# Lightroom 4 and 5D Mark III



## seenew (Mar 23, 2012)

Any word when LR4 will support the new 5D? So frustrating..


----------



## prestonpalmer (Mar 23, 2012)

Inside source told me about another week for the first LR4 update. It will fix a number of other issues as well.

In the meantime, use ACR 6.7 RC for photoshop and that supports the 5DIII. Good luck! Mine will be here Monday!


----------



## tt (Mar 23, 2012)

Shoot, store the RAWs, use jpegs. Frustrating, but LR4 is pretty new, hasn't even had a .x bug fix, and the MkIII isn't even reviewed much yet. 

Will come soon enough - but i'd imagine definitely annoying for those who want to process images!


----------



## YellowJersey (Mar 23, 2012)

I'm going to assume that it would be foolish to wish/hope for for 5D3 compatibility with Lightroom 3.


----------



## dericcainphoto (Mar 23, 2012)

IMO the best method to use your 5D III with Lightroom 3 or 4 is this....
[list type=decimal]
Download Adobe's DNG Converter 6.7 and install. (Which supports the 5D Mark III) 
Transfer all of your RAW files to your computer and then use the DNG converter to convert the CR2 files into DNG's. 
Import the files into Lightroom 3 or 4 and edit away!
[/list]
I hope this helps!!!


----------



## prestonpalmer (Mar 24, 2012)

It is unlikely LR3 will support the 5DIII. No worries, only $79 for the upgrade! Also, the tools in LR4 are AMAZING!

**********

EXERCISES TO COMPLETE:
a - In the forum thread on Lightroom 4 and the 5D Mark III, which version of Adobe's DNG Converter is named as supporting the 5D Mark III?
b - Continue the forum thread on Lightroom 4 and the 5D Mark III from its last post.

DATA BELOW:
**********

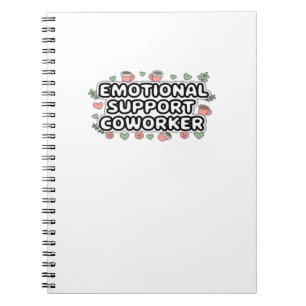 Emotionale Hilfe Mitarbeiter Classic V2 Classic Notizblock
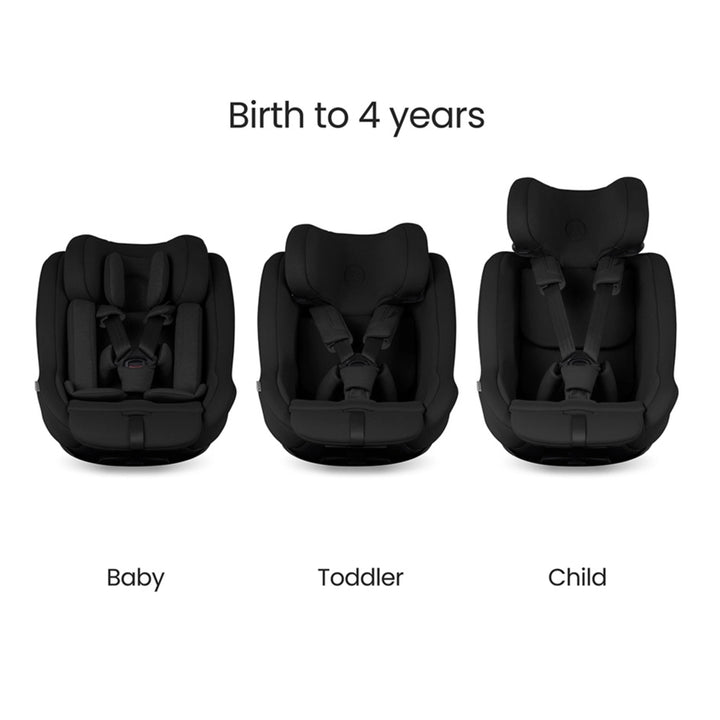 Approach Plus 360, Iconic Black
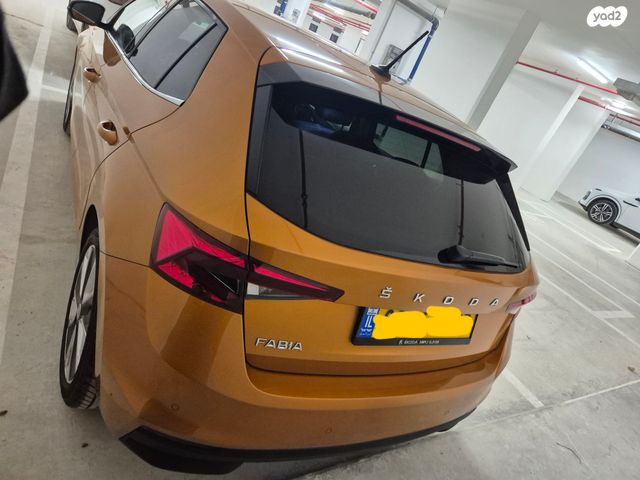סקודה פאביה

**********

TASK RESPONSES:
a - DNG Converter 6.7

b -
As others were saying, shoot RAW+JPG. Use JPG for now.... RAW when LR updates. My camera will be in on Monday! YES!


----------



## justsomedude (Mar 24, 2012)

I just posted up a HOW-TO for getting your 5D3 RAW files into LR4...

http://www.akphotodenver.com/2012/03/23/how-to-open-canon-5d-mark-iii-raw-files-in-lightroom-4-lr/

Enjoy!


----------



## JR (Mar 24, 2012)

justsomedude said:


> I just posted up a HOW-TO for getting your 5D3 RAW files into LR4...
> 
> http://www.akphotodenver.com/2012/03/23/how-to-open-canon-5d-mark-iii-raw-files-in-lightroom-4-lr/
> 
> Enjoy!



Thanks! I am getting the 5DmkIII tomorrow in spite all the negative report coming on soft image. Will try your approach.


----------



## snowweasel (Apr 26, 2012)

Adobe has released Lightroom 4.1 Release Canidate 2 (RC2). It's available at: http://labs.adobe.com/downloads/lightroom4-1.html


----------



## dswatson83 (Apr 27, 2012)

Since RC2 is out, I think it will be about 2-3 weeks.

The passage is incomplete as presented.